A questão é que itens como os canudos de plástico comum levam 110 anos para se decompor no meio ambiente. FOTO: REPRODUÇÃO/INTERNET

Lei municipal entrou em vigor na última semana, mas muitos nem sabem de sua existência

Aprovada em fevereiro, a lei municipal que proibiu canudos e copos descartáveis de material plástico comum já está valendo. Acaba de passar os seis meses previstos para a adaptação e, agora, todos os estabelecimentos comerciais de Montenegro estão na obrigação. A regra vale, também, para eventos culturais, esportivos e religiosos, bem como festas abertas ao público, vendedores ambulantes e órgãos públicos municipais.
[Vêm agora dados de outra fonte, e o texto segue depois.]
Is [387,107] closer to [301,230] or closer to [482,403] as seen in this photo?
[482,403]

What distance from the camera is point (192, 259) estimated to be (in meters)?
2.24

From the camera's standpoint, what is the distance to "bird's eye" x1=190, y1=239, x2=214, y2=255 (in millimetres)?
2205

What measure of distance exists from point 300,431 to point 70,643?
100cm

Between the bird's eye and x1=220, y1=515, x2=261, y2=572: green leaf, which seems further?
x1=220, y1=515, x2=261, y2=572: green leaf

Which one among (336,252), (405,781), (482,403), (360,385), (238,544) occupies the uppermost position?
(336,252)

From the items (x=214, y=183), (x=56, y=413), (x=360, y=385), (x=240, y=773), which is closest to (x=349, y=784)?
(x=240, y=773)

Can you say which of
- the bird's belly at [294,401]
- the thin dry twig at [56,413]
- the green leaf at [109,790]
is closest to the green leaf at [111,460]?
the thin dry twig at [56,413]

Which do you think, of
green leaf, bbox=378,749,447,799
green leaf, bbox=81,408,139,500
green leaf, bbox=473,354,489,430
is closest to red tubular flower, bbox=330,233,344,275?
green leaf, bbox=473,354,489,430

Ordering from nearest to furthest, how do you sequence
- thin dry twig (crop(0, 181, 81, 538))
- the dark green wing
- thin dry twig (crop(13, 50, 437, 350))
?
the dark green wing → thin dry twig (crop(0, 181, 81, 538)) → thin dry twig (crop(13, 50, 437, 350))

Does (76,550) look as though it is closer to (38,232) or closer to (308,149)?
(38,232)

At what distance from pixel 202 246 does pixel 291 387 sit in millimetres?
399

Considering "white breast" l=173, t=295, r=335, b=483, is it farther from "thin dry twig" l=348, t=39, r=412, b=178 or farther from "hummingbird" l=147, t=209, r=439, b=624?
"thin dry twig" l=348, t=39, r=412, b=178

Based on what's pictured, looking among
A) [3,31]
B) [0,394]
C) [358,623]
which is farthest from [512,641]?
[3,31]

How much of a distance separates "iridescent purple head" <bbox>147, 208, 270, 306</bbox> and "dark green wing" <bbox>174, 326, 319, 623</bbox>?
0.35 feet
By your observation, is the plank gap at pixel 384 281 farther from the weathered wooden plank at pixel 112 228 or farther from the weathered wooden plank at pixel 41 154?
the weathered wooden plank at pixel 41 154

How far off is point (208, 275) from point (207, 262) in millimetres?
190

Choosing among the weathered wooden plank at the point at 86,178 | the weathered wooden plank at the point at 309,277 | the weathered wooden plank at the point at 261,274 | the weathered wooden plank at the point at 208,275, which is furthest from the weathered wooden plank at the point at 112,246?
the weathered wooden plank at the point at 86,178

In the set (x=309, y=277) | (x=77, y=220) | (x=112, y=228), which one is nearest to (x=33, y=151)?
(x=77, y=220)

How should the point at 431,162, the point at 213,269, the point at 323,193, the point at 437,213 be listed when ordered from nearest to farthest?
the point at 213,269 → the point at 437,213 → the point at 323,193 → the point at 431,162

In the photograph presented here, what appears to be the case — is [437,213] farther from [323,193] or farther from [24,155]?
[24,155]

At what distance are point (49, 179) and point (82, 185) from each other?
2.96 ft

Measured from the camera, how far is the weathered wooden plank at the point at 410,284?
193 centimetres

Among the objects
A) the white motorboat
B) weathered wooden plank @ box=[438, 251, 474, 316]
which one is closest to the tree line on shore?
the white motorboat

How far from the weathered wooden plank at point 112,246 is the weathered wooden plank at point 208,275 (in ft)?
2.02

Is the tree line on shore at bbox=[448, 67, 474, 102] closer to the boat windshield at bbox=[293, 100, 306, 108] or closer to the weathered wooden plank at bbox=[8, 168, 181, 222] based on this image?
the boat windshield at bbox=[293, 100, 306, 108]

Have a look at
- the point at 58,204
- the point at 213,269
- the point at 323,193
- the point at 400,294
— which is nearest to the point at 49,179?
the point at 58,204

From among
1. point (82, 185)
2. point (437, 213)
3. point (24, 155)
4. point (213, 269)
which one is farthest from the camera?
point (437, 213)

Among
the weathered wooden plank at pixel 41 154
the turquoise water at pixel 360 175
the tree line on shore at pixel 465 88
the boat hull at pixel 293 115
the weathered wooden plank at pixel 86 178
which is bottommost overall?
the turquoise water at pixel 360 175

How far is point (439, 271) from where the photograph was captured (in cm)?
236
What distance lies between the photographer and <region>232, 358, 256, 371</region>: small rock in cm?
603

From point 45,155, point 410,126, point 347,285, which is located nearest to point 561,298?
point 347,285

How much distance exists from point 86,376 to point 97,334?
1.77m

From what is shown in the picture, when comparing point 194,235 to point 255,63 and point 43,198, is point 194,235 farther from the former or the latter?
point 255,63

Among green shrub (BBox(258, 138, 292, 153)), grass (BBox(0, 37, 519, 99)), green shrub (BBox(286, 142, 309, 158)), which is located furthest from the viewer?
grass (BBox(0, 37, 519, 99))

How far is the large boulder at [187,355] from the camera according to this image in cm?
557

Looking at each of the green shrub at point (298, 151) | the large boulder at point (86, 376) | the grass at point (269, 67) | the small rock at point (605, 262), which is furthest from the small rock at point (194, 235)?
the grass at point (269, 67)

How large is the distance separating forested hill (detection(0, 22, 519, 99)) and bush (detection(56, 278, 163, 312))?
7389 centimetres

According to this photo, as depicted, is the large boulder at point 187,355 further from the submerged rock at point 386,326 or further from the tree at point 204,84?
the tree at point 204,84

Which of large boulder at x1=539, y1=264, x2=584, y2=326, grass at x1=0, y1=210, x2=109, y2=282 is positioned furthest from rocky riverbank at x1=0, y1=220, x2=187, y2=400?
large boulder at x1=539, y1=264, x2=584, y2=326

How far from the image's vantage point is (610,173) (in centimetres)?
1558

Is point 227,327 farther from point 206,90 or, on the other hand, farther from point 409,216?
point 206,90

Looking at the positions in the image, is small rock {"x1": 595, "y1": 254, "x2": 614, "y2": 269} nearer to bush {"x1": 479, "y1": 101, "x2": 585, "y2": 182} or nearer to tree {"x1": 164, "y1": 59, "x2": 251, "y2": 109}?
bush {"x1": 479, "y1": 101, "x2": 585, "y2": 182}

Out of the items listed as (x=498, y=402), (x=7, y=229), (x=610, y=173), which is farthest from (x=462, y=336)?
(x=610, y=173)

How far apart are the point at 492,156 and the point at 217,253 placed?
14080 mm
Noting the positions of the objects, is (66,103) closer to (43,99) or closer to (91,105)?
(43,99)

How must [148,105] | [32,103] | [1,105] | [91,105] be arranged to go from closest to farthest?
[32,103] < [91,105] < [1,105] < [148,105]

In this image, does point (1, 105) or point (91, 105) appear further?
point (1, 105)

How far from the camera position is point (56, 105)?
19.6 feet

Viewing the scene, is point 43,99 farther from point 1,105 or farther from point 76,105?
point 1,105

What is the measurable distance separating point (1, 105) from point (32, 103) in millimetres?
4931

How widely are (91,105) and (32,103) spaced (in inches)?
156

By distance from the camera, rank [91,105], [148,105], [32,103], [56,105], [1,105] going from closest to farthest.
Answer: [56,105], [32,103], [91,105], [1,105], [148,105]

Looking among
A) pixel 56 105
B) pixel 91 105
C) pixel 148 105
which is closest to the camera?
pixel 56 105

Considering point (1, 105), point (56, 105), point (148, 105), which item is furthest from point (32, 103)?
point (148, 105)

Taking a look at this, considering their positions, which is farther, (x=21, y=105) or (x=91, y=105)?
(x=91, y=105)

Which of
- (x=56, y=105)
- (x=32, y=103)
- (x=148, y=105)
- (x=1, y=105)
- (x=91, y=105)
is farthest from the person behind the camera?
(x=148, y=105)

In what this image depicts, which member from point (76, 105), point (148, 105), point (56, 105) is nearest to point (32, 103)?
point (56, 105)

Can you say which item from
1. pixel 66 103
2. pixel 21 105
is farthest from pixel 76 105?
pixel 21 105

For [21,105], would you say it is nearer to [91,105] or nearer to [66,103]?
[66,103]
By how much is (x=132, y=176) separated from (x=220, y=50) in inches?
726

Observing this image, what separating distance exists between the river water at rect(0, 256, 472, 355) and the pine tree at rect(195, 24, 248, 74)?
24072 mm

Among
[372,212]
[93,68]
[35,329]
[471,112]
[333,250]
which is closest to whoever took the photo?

A fiscalização, por parte da Prefeitura, vai ficar com a secretaria de Meio Ambiente. Quem não cumprir a lei, primeiro recebe uma advertência por escrito e, caso não se regularize, ganha multa no valor de R$ 1.040,58.

Mas esse controle deve ser especialmente desafiador. De um lado, porque a pasta responsável só tem uma servidora para fazer a fiscalização; e a mesma cuida de todas as irregularidades de caráter ambiental, inclusive em relação a maus tratos a animais e a perturbação do sossego alheio. De outro, porque a maior parte dos empresários nem mesmo sabe da existência da lei.

A reportagem foi à rua Ramiro Barcelos e, no trecho principal, entre as ruas Dom Pedro II e José Luis, levantou 24 estabelecimentos voltados ao segmento alimentício. Destes, três estavam fechados no momento da pesquisa ou optaram por não responder. 12 (a maioria) revelaram que nem sabiam da legislação municipal.

ACEITAÇÃO

Proprietário de uma cafeteria no Centro, Lucas Moreira tirou os canudos e copos já há algum tempo, mas diz que recebe reclamação de clientes que ainda pedem pelos itens. “Ao invés de tirar, eu acho que deveriam é conscientizar as pessoas. Elas vão ter canudo em casa, igual”, opina.

A lei municipal, no entanto, proíbe o uso do material com plástico comum, mas já prevê opções aos empresários. Coloca que poderão ser “fornecidos canudos e copos reutilizáveis ou fabricados com produtos biodegradáveis, comestíveis ou recicláveis.”

O texto também prevê que cabe ao Poder Executivo e associações de proteção ao meio ambiente a promoção de campanhas que estimulem a utilização destas novas opções. Mas com tanta desinformação nas ruas, é evidente que, até o momento, estas ações ainda foram pouco efetivas.

Dentre os empresários contatados pela reportagem, a maioria ainda utiliza o material proibido. “Ninguém nos passou nada” é a justificativa mais comum. Em muitos casos, os estabelecimentos dizem estar queimando estoque comprado antes da aprovação da lei, em fevereiro.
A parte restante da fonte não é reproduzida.